The Passfield and McIntyre mortuary was the last building demolished to make way for the City of St. Catharines’ $54-million St. Paul Street performing arts centre.
It attracted additional scrutiny because of its potential heritage value and the local council reviewed plans to incorporate the building into the arts centre, but architects Diamond and Schmitt advised that retaining it would negatively impact on the new design.
In the end, the 1860s-era structure was stripped of doorknobs, hinges and a brass fireplace under the eye of St. Catharines Museum staff before excavators took over.
Demolition contractor Ferro Canada Inc. of Richmond Hill, Ont. was awarded the contract for $749,450 plus HST to demolish a series of buildings in the city’s downtown, including addresses on Carlisle Street and a series of buildings along St. Paul Street, but not the former mortuary.
“We were still on the site performing the final backfill and grading of the other buildings,” says Peter Ferrante, president and CEO, Ferro Canada Inc. “So we could give them a very competitive price.”
Ferro was awarded a separate demolition contract worth $66,000 plus HST for the mortuary, which included removal of hazardous material and preservation of exterior sandstone foundation blocks originally quarried in nearby Grimsby. Demolition took about two weeks, from the end of March to early April.
“It was a mortuary in historical designation only,” says Ferro project manager, Monica Dedic. “There was nothing spooky about it. The sandstone blocks are now waiting on pallets, shink-wrapped and ready to be incorporated into the new arts centre.”
Each building in the contract required a large component of hazardous material abatement, including removal of plaster, floor tiles and ceiling tiles containing asbestos.
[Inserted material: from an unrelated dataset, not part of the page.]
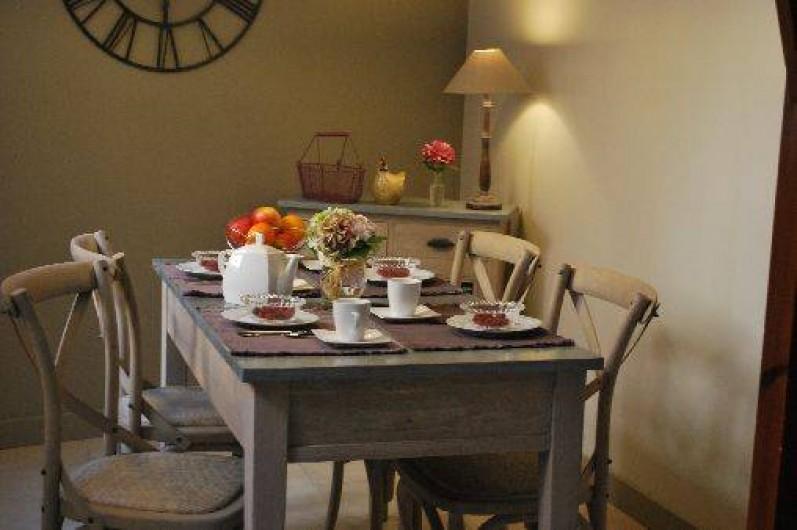 Location de vacances - Gîte à Sarlat-la-Canéda - La salle à manger du gite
The abatement portion of the contract lasted from the end of November to mid-January.
The first building to be demolished was the Knight’s Inn Hotel, a two-storey cast-in-place and precast concrete building, with brick veneer exterior walls and a wood frame roof. The building was demolished in January to provide a staging area for the remaining demolition operation, and to provide a large turning circle for tractor-trailers used to remove demolition materials off-site for recycling.
Other buildings on the demolition roster include a former United Auto Workers hall, a bookstore, residential apartments and a take-out restaurant.
The structures ranged from buildings with concrete-block foundations and wood frames, to cast-in-place concrete with structural steel frames.
The contract included cutting and capping of all services, removal of asphalt parking lots, excavation, backfill and re-grading of the entire site.
Ferro employed about 25 workers and four excavators on the contract.
All told, the buildings were demolished into about 200 truckloads of concrete and brick, and 80 truckloads of steel and wood.
Project challenges included the removal of thousands of volumes from the bookstore. “It was floor-to-ceiling with books,” says Ferrante. “We needed to remove them before we started asbestos abatement, so we had to take them out by hand. We offered them up to local charities and the demolition staff also took their pick of what was left.”
Other surprises included the discoveries of abandoned underground storage tanks and century-old building foundations underneath the hotel parking lot.